TL;DR, we're chemical reactions wearing clothing.
Let's suppose you're right. If so, do you see how removing the chemicals might be a problem?
I gave the analogy a couple pages ago: drawing a picture of the relationships involved in an explosion does not result in an explosion. Draw a picture of the molecules that compose gunpowder and draw a picture of a blowtorch...that picture will fail to create an explosion.
Even if you assume that consciousness is a result of physical processes, it's still quite a leap of faith to assume that "uploading" in the sense of creating a software copy of your brain's neural network would also result in consciousness.
Your metaphor would be apt if we were saying that an uploaded consciousness
was a fleshy brain doing what it does, but we're arguing that having a simulation would give rise to the same emergent phenomena as our wetware stuff, which is an important distinction. I doubt anyone would argue that a program on a computer was literally a brain made of water and protein.

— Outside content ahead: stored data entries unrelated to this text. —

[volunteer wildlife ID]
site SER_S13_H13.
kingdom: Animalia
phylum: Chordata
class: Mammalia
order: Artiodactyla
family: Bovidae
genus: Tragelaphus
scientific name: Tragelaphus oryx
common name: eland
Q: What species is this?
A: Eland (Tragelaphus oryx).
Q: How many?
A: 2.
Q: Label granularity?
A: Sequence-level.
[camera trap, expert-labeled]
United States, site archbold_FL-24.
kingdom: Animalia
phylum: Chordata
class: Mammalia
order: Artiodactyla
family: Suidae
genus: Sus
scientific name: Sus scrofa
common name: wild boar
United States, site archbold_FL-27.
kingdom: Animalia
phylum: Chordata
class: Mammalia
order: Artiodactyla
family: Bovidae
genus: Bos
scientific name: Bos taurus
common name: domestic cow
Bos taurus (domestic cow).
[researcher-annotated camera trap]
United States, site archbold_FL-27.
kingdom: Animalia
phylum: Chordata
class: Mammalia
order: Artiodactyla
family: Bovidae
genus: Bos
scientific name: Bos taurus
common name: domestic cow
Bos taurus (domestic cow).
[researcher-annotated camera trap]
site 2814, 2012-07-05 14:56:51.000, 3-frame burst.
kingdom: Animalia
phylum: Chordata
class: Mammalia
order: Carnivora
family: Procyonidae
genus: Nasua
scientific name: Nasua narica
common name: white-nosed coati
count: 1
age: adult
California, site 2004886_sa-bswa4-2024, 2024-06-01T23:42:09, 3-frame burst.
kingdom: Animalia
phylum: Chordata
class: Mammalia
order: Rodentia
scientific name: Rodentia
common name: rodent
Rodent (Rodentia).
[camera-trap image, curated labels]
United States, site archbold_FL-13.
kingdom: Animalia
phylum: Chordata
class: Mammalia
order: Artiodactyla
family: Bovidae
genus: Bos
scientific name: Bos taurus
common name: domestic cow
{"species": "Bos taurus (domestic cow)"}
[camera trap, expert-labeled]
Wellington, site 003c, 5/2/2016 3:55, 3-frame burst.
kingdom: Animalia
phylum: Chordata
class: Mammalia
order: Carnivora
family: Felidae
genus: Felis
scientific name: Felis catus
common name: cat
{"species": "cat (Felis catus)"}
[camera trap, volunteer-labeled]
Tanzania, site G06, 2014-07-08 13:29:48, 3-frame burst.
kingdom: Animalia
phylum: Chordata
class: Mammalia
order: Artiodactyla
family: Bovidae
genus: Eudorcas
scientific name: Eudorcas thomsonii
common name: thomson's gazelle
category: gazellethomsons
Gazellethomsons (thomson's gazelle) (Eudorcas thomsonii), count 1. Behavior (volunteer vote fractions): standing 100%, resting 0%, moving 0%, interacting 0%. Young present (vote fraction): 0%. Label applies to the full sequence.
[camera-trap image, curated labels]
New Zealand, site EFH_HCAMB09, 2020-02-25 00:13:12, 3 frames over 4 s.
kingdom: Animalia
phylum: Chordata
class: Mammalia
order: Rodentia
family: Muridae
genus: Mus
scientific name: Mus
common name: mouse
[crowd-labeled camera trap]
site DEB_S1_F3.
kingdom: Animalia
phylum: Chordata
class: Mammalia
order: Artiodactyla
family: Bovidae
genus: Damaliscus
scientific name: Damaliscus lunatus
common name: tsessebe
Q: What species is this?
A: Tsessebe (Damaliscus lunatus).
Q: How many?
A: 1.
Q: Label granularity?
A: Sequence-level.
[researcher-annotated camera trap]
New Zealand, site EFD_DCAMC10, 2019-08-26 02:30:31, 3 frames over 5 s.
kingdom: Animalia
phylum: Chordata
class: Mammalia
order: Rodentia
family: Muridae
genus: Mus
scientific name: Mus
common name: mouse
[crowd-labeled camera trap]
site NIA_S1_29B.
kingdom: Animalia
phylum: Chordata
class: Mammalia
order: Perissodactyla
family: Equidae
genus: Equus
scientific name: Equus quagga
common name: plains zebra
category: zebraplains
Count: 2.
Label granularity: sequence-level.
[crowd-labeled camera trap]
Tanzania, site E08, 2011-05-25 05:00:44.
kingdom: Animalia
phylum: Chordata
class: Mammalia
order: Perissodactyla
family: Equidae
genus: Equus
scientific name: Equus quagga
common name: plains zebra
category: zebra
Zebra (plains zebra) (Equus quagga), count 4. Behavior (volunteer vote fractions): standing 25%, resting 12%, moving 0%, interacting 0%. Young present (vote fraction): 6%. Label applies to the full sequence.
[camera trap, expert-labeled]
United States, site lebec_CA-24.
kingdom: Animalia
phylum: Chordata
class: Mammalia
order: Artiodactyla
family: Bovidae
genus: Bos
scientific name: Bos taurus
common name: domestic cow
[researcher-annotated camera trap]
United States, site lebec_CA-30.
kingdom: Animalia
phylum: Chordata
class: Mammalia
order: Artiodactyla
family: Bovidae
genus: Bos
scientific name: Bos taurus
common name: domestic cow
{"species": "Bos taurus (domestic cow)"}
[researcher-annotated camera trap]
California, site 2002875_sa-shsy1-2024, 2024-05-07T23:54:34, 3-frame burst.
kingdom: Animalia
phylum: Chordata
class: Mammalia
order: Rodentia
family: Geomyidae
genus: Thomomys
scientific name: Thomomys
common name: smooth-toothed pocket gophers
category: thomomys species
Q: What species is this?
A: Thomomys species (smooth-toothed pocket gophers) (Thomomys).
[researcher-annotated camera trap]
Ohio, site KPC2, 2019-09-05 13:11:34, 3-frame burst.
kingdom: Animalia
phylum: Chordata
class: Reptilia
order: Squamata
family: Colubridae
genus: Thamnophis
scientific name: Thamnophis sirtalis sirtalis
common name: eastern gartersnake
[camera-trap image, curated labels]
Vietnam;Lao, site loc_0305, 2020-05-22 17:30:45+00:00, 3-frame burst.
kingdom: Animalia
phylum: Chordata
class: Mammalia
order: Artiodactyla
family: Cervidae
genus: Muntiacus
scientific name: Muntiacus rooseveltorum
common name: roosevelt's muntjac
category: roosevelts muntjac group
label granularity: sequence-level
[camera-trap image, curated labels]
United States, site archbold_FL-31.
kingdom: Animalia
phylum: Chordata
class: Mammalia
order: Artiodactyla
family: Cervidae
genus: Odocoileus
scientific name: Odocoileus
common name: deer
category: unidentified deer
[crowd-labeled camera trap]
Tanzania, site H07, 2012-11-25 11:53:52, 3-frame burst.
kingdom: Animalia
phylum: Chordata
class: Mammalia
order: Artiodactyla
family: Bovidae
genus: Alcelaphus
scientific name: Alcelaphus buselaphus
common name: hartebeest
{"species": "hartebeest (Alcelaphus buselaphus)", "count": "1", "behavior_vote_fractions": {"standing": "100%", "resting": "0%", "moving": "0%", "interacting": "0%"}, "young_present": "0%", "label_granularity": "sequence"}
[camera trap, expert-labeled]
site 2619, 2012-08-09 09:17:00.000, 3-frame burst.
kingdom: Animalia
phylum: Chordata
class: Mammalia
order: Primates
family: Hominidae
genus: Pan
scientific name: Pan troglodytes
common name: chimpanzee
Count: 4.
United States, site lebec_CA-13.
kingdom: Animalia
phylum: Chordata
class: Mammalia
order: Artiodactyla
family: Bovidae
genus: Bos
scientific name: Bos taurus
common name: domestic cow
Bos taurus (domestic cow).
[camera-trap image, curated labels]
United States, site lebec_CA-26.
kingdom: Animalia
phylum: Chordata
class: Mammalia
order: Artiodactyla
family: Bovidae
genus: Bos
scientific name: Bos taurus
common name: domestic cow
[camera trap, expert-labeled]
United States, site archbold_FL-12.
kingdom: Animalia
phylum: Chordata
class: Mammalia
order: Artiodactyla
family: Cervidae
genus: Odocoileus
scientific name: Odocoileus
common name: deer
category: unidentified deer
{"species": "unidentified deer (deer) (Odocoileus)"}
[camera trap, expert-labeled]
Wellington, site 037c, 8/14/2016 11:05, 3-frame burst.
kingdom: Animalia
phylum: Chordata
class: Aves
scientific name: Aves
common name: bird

I think a better metaphor would be writing an algorithm on paper line-for-line then transferring it to code. To make it more closely bound to the current debate, let us say that transcribing it to code requires us to erase the algorithm on the paper.
We can execute the code on our wetware (well, we could before we transcribed it)- just walk through, again step-by-step, and keep a tally of each variable at each step. We can also run the code on the computer. I would argue that the two algorithms are functionally identical. That is, if they were given the same inputs, that they'd give the same conclusion, including whatever phenomena arise out of the code we've written, such as bugs leading to variables going out of bounds, or a bug causing the whole thing to enter into an infinite loop.
Yes, the code on the computer isn't the
same as it was on paper- it's just hard ones and zeroes, after all, compared to the elegance of letter and number - but it acts the same in practice.